Task requirements >>
Every line below should be repeated exactly.

============

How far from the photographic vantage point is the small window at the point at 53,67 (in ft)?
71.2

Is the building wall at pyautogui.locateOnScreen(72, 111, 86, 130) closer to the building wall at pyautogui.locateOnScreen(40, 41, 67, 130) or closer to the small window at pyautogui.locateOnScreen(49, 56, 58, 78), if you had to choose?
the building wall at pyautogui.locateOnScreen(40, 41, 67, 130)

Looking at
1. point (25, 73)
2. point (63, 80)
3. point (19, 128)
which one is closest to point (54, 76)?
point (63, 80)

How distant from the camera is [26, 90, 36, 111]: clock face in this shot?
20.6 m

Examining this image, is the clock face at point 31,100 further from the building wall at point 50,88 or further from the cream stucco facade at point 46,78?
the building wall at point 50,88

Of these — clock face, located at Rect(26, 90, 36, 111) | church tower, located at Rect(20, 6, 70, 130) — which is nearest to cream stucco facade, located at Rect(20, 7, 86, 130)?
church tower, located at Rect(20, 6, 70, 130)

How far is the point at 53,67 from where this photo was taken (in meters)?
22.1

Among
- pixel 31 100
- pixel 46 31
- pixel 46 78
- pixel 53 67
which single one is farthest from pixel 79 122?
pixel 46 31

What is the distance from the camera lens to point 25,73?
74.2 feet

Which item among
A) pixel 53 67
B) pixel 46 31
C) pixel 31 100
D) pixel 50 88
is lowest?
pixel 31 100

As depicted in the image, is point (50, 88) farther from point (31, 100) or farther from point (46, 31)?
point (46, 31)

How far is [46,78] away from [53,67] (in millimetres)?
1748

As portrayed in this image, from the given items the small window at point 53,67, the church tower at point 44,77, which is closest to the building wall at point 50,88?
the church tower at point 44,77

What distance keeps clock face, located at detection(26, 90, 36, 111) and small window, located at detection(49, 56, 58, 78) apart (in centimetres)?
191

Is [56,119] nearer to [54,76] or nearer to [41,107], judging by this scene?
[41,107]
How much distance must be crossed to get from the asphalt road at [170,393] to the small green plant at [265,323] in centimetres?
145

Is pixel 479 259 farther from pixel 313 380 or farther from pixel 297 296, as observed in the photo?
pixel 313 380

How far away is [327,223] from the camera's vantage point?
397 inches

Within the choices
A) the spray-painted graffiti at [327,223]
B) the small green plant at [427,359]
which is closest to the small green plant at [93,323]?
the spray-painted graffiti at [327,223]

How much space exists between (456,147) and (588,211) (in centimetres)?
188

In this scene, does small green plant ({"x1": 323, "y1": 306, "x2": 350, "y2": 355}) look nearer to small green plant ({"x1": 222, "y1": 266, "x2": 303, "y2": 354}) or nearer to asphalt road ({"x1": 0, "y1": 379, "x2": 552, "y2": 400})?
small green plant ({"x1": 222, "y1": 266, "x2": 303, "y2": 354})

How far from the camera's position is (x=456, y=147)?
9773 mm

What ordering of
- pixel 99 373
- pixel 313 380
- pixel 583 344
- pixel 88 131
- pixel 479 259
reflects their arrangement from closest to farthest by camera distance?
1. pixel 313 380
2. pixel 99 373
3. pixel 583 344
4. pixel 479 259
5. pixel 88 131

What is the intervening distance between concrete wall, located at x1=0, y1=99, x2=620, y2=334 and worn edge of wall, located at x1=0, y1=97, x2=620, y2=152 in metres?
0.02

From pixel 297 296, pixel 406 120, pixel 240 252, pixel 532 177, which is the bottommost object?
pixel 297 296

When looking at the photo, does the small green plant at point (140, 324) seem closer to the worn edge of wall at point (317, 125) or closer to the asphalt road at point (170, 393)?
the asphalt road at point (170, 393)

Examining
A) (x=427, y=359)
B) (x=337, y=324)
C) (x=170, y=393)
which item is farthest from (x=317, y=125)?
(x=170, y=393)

============

Worked solution >>
How far from the photographic vantage point is the small window at the point at 53,67 (in ft)?
71.2

Is the building wall at pyautogui.locateOnScreen(72, 111, 86, 130) closer to the building wall at pyautogui.locateOnScreen(40, 41, 67, 130) or closer to the small window at pyautogui.locateOnScreen(49, 56, 58, 78), if you had to choose?
the building wall at pyautogui.locateOnScreen(40, 41, 67, 130)

Looking at
1. point (25, 73)
2. point (63, 80)
3. point (19, 128)
which one is closest to point (54, 76)?
point (63, 80)

How distant from the camera is [26, 90, 36, 111]: clock face in this shot?
20.6 m

Examining this image, is the clock face at point 31,100 further from the building wall at point 50,88 or further from the cream stucco facade at point 46,78?
the building wall at point 50,88

Of these — clock face, located at Rect(26, 90, 36, 111) | church tower, located at Rect(20, 6, 70, 130) — which is nearest to cream stucco facade, located at Rect(20, 7, 86, 130)?
church tower, located at Rect(20, 6, 70, 130)

How far is the point at 53,67 from where this photo was taken (in meters)?
22.1

Among
- pixel 31 100
- pixel 46 31
- pixel 46 78
- pixel 53 67
which single one is farthest from pixel 79 122?
pixel 46 31

What is the distance from the camera lens to point 25,73?
74.2 feet

Which item among
A) pixel 53 67
B) pixel 46 31
C) pixel 31 100
D) pixel 50 88
is lowest?
pixel 31 100

As depicted in the image, is point (50, 88) farther from point (31, 100) or farther from point (46, 31)?
point (46, 31)

How far is [46,78] away from [53,67] (in millimetres)?
1748

As portrayed in this image, from the given items the small window at point 53,67, the church tower at point 44,77, which is closest to the building wall at point 50,88?
the church tower at point 44,77

What distance keeps clock face, located at detection(26, 90, 36, 111) and small window, located at detection(49, 56, 58, 78) apart (in centimetres)?
191

Is [56,119] nearer to [54,76] or nearer to [41,107], judging by this scene?
[41,107]
How much distance must be crossed to get from the asphalt road at [170,393] to the small green plant at [265,323] in centimetres?
145

Is pixel 479 259 farther from pixel 313 380 or farther from pixel 297 296, as observed in the photo?
pixel 313 380

How far away is [327,223] from the camera's vantage point?
397 inches

Within the choices
A) the spray-painted graffiti at [327,223]
B) the small green plant at [427,359]
which is closest to the small green plant at [93,323]?
the spray-painted graffiti at [327,223]

How much space exists between (456,147) and (588,211) (in centimetres)?
188

In this scene, does small green plant ({"x1": 323, "y1": 306, "x2": 350, "y2": 355}) look nearer to small green plant ({"x1": 222, "y1": 266, "x2": 303, "y2": 354}) or nearer to asphalt road ({"x1": 0, "y1": 379, "x2": 552, "y2": 400})?
small green plant ({"x1": 222, "y1": 266, "x2": 303, "y2": 354})

How far from the camera's position is (x=456, y=147)?
9773 mm

What ordering of
- pixel 99 373
- pixel 313 380
- pixel 583 344
- pixel 88 131
- pixel 479 259
reflects their arrangement from closest to farthest by camera distance?
1. pixel 313 380
2. pixel 99 373
3. pixel 583 344
4. pixel 479 259
5. pixel 88 131

What is the intervening distance between concrete wall, located at x1=0, y1=99, x2=620, y2=334 and worn edge of wall, located at x1=0, y1=97, x2=620, y2=152 in metres?
0.02

From pixel 297 296, pixel 406 120, pixel 240 252, pixel 532 177, which is the bottommost object?
pixel 297 296

When looking at the photo, does the small green plant at point (140, 324) seem closer to the worn edge of wall at point (317, 125) or closer to the asphalt road at point (170, 393)?
the asphalt road at point (170, 393)

Examining
A) (x=427, y=359)
B) (x=337, y=324)
C) (x=170, y=393)
which item is farthest from (x=317, y=125)?
(x=170, y=393)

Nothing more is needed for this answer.